Today was a different sort of day for me.
It started off like any other, I woke up, showered, got dressed, attempted to find my keys for a good 10 minutes (they were in my purse, just like they always are), and drove to work.
I walked through the doors today and it was like I entered an alternate reality (fitting considering I am supposed to be studying this for my philosophy test that is TOMORROW).
Mind you, I have been working for 80 hours already this pay period and only a week of it has passed. So, my mind is barely managing to grasp simple concepts like time, space, proper communication skills...
I am running into things, dropping anything I pick up, and still agreeing to do a ridiculous amount of work in my compressed day. I decided to cut hair (I cut VERY bad hair today...VERY bad...hopefully tomorrow I can buzz it a little better, oops, thanks uncoordinated/tired hands). I am pretty sure I may have dropped an F bomb at work.
Meanwhile, my mind is in 20223292732 different places. Back and forth between my friends, music I want to download when I get home (and upon writing that I put 3 albums in my download queue). I am thinking about random things that I feel almost a COMPULSION to do: go become a blonde again, eat a Wendy's cheeseburger, smoke a cigarette.
By the way, I don't even smoke, but for some reason today when I was helping a client buy her cigarettes, they looked DELICIOUS. I might have just eaten them like some kind of crazed animal.
So, in the end I devoured a cheeseburger from Wendy's, avoided cigarettes, and successfully became a real blonde.
However, since my mind is still a spinning mess of everything and because I am a huge chicken, I have decided to use my blog to be my little buffer.

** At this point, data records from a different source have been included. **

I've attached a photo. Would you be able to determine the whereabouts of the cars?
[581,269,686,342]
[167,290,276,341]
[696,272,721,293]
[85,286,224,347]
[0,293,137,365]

All the steps in the right direction have been taken. You should just give it up and be my boyfriend. I really don't want to have to light myself on fire, or relationship request you, or wait to see what I know that you have done with the ghost hyenas, or make you call your parents...
I forgot to draw your hair, or our eyes out of my exhaustion.
But save me the grief of having to risk my life to make you think I'm cool. :)
And now I will begin studying my philosophy because I don't think my professor would ever be impressed with this blog, especially now that I have possibly defiled it out of my passive procrastination process.